When my father graduated from high school, his grandfather, Jos Munro, his mother, his sister Johnny and his father and his cousin Jimmy Quigley were there. My grandfather gave my father five coins (coins I still have)One is a British Penny (1881) given to my grandfather when he went to sea when he was eight years old. It was all the money he had and his mother said, “Never spend it unless your life depends upon it. Naebody can every say Tommie Munro is penniless. ” He did not see his mother or family for eight years but he held on to the penny virtually his only possession.
Three of the coins were American silver dollars dating from the 1890s and 1920s. These were actual dollars his father and grandfather had earned as a worker in America. The last was very special; it was an English 1918 silver half-crown that my grandmother had sent my grandfather and he kept in his left tunic pocket in his missal. She gave him one for 1914, then another for 1915, then another for 1916, then another for 1917, and the last he had his pocket for Armistice Day 1918. When he returned to Scotland in May 1919 he turned it over to her and it was one of her prized possessions until her untimely death on March 7, 1942. She never saw the Allied victory nor her sons come home from the war. My father gave the missal and the coins to me after my mother died in 2001 and told me the story.

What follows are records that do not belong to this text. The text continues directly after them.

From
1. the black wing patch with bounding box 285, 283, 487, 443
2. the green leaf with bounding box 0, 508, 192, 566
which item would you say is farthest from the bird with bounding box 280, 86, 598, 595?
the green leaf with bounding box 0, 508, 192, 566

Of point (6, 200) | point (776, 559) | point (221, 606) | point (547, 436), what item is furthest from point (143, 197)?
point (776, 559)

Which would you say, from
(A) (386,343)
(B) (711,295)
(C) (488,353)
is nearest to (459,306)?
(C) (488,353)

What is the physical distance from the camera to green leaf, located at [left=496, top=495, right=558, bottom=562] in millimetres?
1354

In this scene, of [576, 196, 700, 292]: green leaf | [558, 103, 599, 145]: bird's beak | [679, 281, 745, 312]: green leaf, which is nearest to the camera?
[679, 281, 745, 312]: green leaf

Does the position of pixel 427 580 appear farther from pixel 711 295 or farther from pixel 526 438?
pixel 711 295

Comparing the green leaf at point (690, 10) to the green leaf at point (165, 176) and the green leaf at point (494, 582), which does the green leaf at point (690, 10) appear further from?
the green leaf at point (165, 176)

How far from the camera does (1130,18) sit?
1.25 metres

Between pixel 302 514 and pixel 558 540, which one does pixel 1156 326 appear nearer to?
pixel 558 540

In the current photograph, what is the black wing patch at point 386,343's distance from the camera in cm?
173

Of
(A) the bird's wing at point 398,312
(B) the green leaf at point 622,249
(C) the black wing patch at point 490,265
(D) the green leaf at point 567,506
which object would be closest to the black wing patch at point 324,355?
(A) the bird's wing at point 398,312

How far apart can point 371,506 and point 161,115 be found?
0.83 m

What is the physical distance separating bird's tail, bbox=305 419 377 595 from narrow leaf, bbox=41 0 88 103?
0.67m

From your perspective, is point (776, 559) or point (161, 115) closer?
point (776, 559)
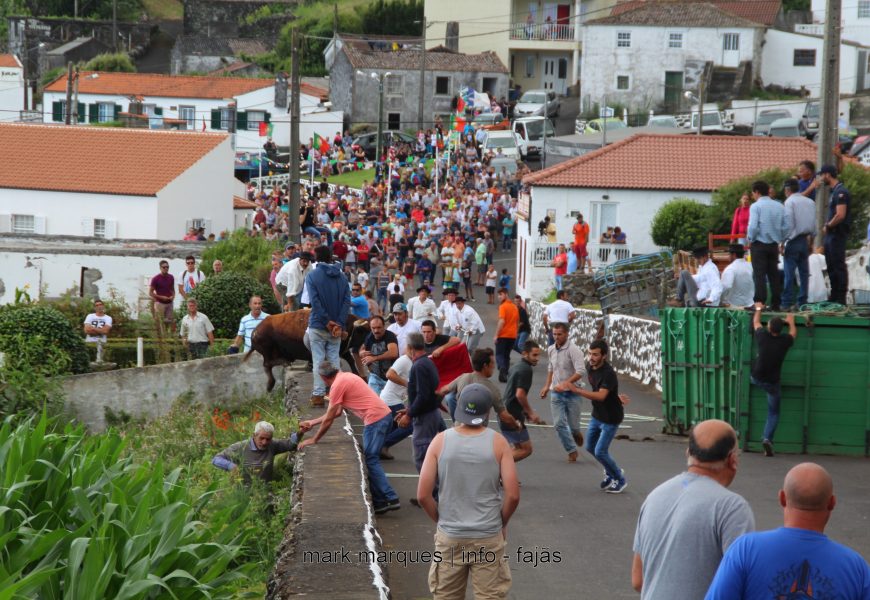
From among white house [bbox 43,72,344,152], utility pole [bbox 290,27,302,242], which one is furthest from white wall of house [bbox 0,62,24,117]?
utility pole [bbox 290,27,302,242]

Ne obliviscaris -do not forget.
Mary Munro, the Missal and two of the coins.

SONNET 30
When to the sessions of sweet silent thought
I summon up remembrance of things past,
I sigh the lack of many a thing I sought,
And with old woes new wail my dear time’s waste:
Then can I drown an eye, unus’d to flow,
For precious friends hid in death’s dateless night,
And weep afresh love’s long since cancell’d woe,
And moan the expense of many a vanish’d sight:
Then can I grieve at grievances foregone,
And heavily from woe to woe tell o’er
The sad account of fore-bemoaned moan,
Which I new pay as if not paid before.
But if the while I think on thee, dear friend,
All losses are restor’d and sorrows end.